Reis Magos fort, surrounded by sturdy laterite walls studded with typically Portuguese turrets was erected in 1551 to protect the narrowest point at the mouth of the Mandovi estuary. The fort formerly accommodated viceroys and other dignitaries newly arrived from, or en route to, Lisbon, and in the early eighteenth century proved a linchpin in the wars against the Hindu Marathas, who were never able to take it. The bastion was used as a prison and is not open to the public.
It is situated on the southeastern extremity of the tableland on the right bank of the Mandovi, in the province of Bardez, about two miles to the northeast of Fort Aguada.
It was enlarged subsequently on different occasions, and finally re-erected in 1707.
Though far inferior in size to the fortress of Mormugao, yet standing on an eminence, it commands, a splendid view all around.
It is in a good state of preservation, and is defended by 33 guns and accommodation for a small garrison. Towards the east, at a little distance from it, flows a spring with abundance of excellent water, while at its base rises the church of the Reis Magos, ascended by a beautiful flight of stairs.
This edifice was built on the ruins of a pagoda in 1550 by the Franciscans, with the sum allotted to them by the Government, and bears a crown on its façade, and the royal arms on its sanctuary and other places.

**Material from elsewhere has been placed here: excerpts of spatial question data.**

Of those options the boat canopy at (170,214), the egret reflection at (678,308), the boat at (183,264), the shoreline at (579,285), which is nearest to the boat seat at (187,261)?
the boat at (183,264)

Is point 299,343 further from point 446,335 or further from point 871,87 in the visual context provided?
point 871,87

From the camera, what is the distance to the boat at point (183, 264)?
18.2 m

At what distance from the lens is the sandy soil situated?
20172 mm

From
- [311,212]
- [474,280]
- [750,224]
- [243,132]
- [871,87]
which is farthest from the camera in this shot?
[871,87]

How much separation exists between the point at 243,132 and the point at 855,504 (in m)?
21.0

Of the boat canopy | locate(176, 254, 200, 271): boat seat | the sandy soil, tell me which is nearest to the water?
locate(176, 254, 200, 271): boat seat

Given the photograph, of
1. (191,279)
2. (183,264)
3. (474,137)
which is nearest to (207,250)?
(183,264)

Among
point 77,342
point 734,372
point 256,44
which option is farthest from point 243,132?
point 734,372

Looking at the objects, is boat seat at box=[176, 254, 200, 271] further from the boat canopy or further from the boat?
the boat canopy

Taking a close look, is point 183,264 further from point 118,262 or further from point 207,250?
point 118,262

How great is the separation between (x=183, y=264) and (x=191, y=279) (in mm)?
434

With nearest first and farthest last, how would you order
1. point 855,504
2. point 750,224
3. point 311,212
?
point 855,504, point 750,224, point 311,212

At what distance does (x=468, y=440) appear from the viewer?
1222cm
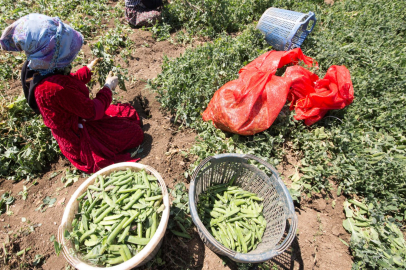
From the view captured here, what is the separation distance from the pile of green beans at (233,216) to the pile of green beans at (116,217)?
625 millimetres

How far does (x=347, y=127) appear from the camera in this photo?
3047mm

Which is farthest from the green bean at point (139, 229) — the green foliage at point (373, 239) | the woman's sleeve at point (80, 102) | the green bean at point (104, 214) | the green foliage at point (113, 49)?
the green foliage at point (113, 49)

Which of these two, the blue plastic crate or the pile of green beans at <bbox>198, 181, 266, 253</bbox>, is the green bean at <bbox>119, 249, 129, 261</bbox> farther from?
the blue plastic crate

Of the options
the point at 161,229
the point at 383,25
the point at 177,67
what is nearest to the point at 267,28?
the point at 177,67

The pavement is dotted with inscriptions, the most important of which, found in the sanctuary, indicated the spot enclosing the remains of Dom Luis de Ataíde, Count of Athoughia, who twice held the position of Viceroy of Portuguese India and Goa.
This Fort stands on the north bank of the Mandovi at Reis Magos, and is very much visible from the Panaji side of the Mandovi river. It was used as a residence for viceroys and later converted to a fortress. It was occupied briefly from 1798 – 1813 by the British army. It was subsequently abandoned by the military and served as a prison until recently.